目を閉じているうちに寝てしまったのだろう。既に太陽は東に傾いていた。
「どうぞ」
ガチャリという音がして扉がゆっくりと開いた。
「よっ!また来たぜ」
そう言ってひょっこりと顔を出したのは僕の親友で何度も見舞いに来てくれている亮だった。彼と僕は幼稚園の頃からの付き合いで何度彼に助けられてきたことか・・・。

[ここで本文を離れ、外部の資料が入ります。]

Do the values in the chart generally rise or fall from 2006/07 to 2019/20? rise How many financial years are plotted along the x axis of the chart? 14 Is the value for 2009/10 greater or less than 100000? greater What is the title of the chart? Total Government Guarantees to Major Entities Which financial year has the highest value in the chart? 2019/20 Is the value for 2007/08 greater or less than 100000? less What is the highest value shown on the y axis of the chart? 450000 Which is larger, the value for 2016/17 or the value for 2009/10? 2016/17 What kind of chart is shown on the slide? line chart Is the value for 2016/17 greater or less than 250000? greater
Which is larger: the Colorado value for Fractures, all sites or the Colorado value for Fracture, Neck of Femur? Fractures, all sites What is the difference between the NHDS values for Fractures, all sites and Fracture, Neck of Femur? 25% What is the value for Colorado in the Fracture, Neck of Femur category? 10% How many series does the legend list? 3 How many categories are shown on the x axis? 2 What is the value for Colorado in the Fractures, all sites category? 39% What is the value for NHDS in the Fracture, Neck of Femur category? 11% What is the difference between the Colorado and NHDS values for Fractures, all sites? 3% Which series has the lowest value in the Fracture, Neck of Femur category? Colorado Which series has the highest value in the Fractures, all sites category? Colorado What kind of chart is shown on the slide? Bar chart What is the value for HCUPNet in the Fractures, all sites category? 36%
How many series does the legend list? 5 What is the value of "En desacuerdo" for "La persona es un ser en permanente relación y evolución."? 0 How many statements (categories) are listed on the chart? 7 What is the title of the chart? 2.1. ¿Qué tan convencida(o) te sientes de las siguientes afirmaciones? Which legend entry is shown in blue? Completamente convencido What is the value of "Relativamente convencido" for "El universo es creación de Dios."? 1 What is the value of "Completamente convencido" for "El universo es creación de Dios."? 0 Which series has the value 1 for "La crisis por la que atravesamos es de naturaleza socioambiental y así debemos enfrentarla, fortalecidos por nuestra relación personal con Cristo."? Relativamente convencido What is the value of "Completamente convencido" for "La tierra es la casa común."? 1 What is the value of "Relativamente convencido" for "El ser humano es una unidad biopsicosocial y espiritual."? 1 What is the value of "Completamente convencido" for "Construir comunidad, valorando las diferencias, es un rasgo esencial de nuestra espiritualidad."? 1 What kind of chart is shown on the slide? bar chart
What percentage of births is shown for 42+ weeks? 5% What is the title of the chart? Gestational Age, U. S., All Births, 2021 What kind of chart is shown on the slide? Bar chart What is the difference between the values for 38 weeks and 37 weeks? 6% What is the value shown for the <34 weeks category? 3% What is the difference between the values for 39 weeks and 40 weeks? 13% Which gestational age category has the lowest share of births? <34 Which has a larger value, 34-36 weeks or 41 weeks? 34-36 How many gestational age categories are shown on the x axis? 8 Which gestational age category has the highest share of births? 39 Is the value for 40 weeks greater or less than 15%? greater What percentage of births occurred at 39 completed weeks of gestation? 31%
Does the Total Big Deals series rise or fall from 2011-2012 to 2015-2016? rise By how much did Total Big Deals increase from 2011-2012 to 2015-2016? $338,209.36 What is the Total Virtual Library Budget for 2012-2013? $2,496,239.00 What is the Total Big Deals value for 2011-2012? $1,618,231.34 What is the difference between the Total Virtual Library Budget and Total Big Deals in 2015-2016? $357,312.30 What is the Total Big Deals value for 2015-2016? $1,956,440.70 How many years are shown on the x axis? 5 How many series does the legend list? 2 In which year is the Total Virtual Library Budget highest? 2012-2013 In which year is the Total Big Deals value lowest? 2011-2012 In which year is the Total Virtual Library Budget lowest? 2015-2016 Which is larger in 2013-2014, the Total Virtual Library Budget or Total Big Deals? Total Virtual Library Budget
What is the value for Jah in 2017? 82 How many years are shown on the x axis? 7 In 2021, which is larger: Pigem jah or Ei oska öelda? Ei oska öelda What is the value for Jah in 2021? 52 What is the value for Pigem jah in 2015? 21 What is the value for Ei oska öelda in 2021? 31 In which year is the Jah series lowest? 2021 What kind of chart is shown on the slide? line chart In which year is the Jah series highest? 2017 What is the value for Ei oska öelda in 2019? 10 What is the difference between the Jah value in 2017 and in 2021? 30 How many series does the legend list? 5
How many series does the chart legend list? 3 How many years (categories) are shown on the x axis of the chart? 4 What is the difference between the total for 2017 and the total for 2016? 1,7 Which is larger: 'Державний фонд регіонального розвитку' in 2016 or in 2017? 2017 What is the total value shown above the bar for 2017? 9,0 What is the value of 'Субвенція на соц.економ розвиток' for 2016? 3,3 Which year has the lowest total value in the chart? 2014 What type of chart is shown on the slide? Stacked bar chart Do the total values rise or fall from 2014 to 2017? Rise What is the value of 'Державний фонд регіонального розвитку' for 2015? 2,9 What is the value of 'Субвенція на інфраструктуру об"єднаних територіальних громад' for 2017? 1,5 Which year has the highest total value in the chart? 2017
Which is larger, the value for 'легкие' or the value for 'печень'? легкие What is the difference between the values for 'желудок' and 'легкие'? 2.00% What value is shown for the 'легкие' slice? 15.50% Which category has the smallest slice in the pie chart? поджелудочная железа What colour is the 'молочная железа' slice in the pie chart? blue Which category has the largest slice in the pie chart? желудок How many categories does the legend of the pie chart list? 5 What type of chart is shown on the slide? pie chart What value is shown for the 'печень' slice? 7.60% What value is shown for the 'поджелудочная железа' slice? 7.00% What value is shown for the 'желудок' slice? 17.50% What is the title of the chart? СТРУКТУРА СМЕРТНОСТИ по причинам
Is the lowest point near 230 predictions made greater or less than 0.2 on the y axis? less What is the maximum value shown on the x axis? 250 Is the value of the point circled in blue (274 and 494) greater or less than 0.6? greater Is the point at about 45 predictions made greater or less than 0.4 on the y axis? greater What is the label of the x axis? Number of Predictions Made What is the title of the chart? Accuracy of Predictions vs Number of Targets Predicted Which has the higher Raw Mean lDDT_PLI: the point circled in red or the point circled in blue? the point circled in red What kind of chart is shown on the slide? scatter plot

「ああ・・、亮。いらっしゃい。部活帰りかい?来てくれて嬉しいよ」
「そうだぜ。それより大丈夫か?なんだか一昨日より顔色が悪いぞ?」
亮は心配そうに僕の顔を覗き込んできた。
「大丈夫だよ」
「ホントか?無理はするなよ?」
「本当に大丈夫だって。亮ってば心配性なんだから」
実際はそこまで大丈夫ではなかった。僕の病気は生まれてきた時からずっと心臓の一部に穴が空いており、そこから血が漏れ出すという病気だった。何千人かに一人の発症率だそうだ。今までは心臓にある穴が小さかったために日常生活に支障はなかったし、実際中学まではずっと野球をしていた。今は成長により心臓も大きくなったために穴も広がり、出血量も酷くなった。2年前に下された診断結果は余命2年。既に2年と少しが経過した今、いつ命が無くなってもおかしくはなかった。僕の命がもうすぐ尽きるということを亮は知らない。そのことは両親以外誰にも教えていないから・・・。
「はは、御免な」
「ううん。謝るのは僕の方だよ。小さい時からずっと迷惑かけて御免ね」
「いや、俺もコウに迷惑かけてきたからさ。俺の方こそ御免」
「何で謝るの?亮に迷惑をかけられたことなんか一度もないよ?」
「本当か?でも俺が何かで失敗した時や気にいらないことがあった時、お前に愚痴聞いてもらってただろ?あれ、迷惑じゃなかったか?」
「ううん、全然!逆にいろいろな話が聞けて楽しかったよ」
「そうか?ならお互いのためによかったんだな」
亮とこうして話していると自然と顔がほころんだ。
亮の顔も自然と笑顔になっていた。
「おっと、何辛気臭いことを話してんだろうな。もっと話して盛り上がろうぜ!」
「うん!」
「おっと、もうこんな時間か・・・。そろそろ帰らないと」
亮がそう呟いたので真っ白な壁にかかっている昔ながらの鳩時計に目を移動させた。
針は6時を廻っていた。
「そうみたいだね。残念。・・・また・・会えるよね?」
「当たり前だろ?何言ってるんだ、俺とお前の仲だろ?」
その問い掛けに亮は満面の笑みをもって答えてくれた。
「うん、そうだね!」
僕も満面の笑みで返した。
「じゃあ帰る前にコウ、いいおまじないを教えてやるよ」
「おまじない?」
「ああ、お前が憧れている空へ近づけるおまじないだ」
「え!?ホント?」
「俺が嘘を言ったことがあったか?・・・あったな・・。いや、とにかくこれを枕の下に敷いて寝てみな。きっといいことがあると思うぜ」
亮がズボンのポケットから取り出したのは青く透き通った色をしたガラス玉だった。
それを僕に手渡すとじゃあなという言葉だけを残して僕の部屋を出て行った。
その夜僕は夢を見た。
青色のゲレンデ。その中に僕はいた。
前を見ればどこまでも続く青い空のロード。
下を見ると建物や山、今まで大きいと思ってきた景色が今は小さく見える。
辺りに途切れ途切れに存在する白い雲。
固体だと思っていた物が透明で透き通っているということに驚いた。
僕は夢の中でこれは夢だと理解した。
大空は途中で途切れ、その先には真っ白な空間が生まれていた。
それはおそらく夢の終わり、そして人生の終わりさすものだと本能的に悟った。
その中に吸い込まれる前にこの素敵な夢の中でお礼を言おう・・・。
今まで僕を支え、励ましてくれた両親へ。
今までお世話になったお医者さん、学校の先生、友達へ。
そしてずっと僕を見守り続け、最後にこんな素敵なプレゼントをしてくれた亮には最大限の感謝を・・・・。
僕は・・・・果報者でした・・・・。
部活の合宿中にふと思いついた小説です。
少しでも心にグッとくるような小説を目指してます。
この小説を気にいっていただければ幸いです。